Building client loyalty pays off: survey

By Mark Brown | November 21, 2005 | Last updated on November 21, 2005
3 min read

Most advisors know it is important to have a strong relationship with their clients. But a recent white paper published by Dow Jones Newswires says it’s even more critical than most advisors realize, especially in the high net worth sector.

According to the paper, loyal clients are much, much more inclined to give additional assets to their financial advisors to manage — up to 16-times more, in fact.

A study of 1,417 affluent American individuals with a net worth of between $1 million and $10 million, found loyal clients invested an additional $376,000 US with their primary financial advisor over the previous 12 months. That compares with clients who were either simply satisfied or moderately satisfied who invested an additional $23,000 US or $17,000 US with their advisors respectively.

The study, conducted for Dow Jones by Patricia Abram, John Bowen Jr. and Russ Prince of CEG Worldwide, spells out six factors that can help create loyalty. Advisors must demonstrate that they are honest and that they care about and understand the needs of their clients. Also, they must not only show they are competent in their field, but that they can offer their clients true value for the cost of services and products. And finally, the most important factor, according to the study, is that advisors consult with their clients on an ongoing basis.

But this approach need not only apply to affluent clients. David Phipps, a senior financial advisor with Assante Wealth Management in Ottawa, says some of these same tactics are effective for dealing with smaller clients as well. Currently he serves about 160 families with an average $250,000 in assets.

His goal is to build a successful relationship with each and every one of his clients, he says. One of the way’s he’s done this is by deliberately keeping his client base small.

Phipps grows his business by buying books from retiring advisors, but often sells a portion of business to another advisor within a year after taking on the new clients. “If there is not a fit after one year, I sell that part of my business to another advisor,” he says. “I don’t maintain relationships with clients where there is not a good working relationship.”

In other words, Phipps only keeps clients that he has client loyalty with. It’s not a bad approach. According to the Dow Jones paper “advisors with loyal clients can enjoy substantial year-on-year growth in their incomes — concentrating their time and attention on existing clients and spending far less time on prospecting.”

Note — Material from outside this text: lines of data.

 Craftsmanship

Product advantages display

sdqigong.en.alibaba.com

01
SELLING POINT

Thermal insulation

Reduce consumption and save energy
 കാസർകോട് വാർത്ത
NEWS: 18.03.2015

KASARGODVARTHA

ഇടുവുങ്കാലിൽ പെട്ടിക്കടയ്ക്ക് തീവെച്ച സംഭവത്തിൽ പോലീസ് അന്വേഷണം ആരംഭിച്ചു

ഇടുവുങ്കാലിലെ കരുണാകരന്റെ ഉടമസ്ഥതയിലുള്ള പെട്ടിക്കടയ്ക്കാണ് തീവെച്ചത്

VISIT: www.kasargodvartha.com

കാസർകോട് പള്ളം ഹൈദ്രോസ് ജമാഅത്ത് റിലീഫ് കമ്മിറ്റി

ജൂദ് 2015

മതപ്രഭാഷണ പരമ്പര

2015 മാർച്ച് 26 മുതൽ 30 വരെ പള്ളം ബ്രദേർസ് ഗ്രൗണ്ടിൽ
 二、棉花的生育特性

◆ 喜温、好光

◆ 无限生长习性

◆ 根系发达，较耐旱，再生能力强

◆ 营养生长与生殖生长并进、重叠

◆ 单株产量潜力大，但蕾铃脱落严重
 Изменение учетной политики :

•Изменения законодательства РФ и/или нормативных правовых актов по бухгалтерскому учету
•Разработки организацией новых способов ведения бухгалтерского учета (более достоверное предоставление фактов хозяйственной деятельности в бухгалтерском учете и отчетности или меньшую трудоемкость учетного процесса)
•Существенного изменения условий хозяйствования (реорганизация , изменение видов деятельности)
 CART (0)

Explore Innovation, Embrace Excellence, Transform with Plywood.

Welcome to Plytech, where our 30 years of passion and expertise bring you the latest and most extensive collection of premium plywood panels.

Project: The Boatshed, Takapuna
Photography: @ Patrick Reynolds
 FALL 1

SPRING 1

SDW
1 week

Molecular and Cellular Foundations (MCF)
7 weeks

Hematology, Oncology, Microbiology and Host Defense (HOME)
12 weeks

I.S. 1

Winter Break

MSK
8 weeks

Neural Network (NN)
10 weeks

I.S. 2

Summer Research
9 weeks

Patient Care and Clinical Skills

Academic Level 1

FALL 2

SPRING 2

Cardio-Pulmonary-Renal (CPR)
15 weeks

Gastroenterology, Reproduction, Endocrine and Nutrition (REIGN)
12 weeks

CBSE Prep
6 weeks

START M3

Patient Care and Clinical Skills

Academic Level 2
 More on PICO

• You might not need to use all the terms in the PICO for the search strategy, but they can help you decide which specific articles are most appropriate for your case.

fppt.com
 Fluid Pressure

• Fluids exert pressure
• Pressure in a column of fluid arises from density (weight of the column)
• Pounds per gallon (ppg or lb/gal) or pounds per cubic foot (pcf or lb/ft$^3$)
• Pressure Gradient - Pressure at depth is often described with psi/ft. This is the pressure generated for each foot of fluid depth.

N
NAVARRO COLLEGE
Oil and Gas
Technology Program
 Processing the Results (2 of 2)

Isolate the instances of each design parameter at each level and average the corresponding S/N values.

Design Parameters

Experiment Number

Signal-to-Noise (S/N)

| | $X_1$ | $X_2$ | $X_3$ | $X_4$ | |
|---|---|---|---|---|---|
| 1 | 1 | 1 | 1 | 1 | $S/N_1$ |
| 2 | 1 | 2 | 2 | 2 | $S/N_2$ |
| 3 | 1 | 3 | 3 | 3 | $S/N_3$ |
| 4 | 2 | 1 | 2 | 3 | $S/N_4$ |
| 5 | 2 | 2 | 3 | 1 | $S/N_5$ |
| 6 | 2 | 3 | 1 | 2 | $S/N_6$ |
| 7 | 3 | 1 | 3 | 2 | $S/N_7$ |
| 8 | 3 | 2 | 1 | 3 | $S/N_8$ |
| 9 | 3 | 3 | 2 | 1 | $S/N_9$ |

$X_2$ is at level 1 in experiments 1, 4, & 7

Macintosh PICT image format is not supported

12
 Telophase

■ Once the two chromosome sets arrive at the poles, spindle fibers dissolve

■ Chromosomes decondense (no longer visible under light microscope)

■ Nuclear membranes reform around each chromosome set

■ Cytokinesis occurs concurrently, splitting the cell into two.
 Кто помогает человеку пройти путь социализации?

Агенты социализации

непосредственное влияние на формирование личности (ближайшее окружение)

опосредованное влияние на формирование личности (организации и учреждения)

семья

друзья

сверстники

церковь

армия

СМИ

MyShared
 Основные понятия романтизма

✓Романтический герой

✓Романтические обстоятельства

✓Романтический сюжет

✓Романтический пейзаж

While the frequency of Phipps contact may work well for the type of clients he serves, affluent clients expect to hear from their advisors much more. According to the study, clients who felt loyal to their advisors reported that they were contacted an average of 24.1 times a year on non-investment matters. Clients who said they were satisfied with their advisor, meanwhile, said they had been contacted an average of 2.1 times a year while moderately satisfied clients were barely contacted at all.

Another section of the paper that studied 1,177 financial advisors found those who offer more financial products, who have the expertise, and who are willing to build a rapport with their clients earn much higher revenues, manage more assets and work with fewer clients.

The wealth management edge

Investment Generalist

Product Specialist

Wealth Manager

Average gross production US$490,000 US$510,000 US$980,000
Average assets under management US$26 million US$8 million US$71 million
Average number of clients 330 210 80

Source: Russ Alan Prince and David Geracioti, Cultivating the Middle Class Millionaire

“It’s called building walls around your clients,” Phipps says. “If you don’t sell them life insurance someone else will and that person is probably going to be licensed nowadays to sell investments and you’ve got one more competitor that has a door open to the client.”

The overall conclusion of the paper is that while advisors tend to want to grow their business by finding new, affluent clients, the importance of providing quality advice and maintaining a bond with existing clients should not be overlooked.

“This route can be more effective at growing advisor income than prospecting for new clients and is certainly less-time consuming,” the report concludes.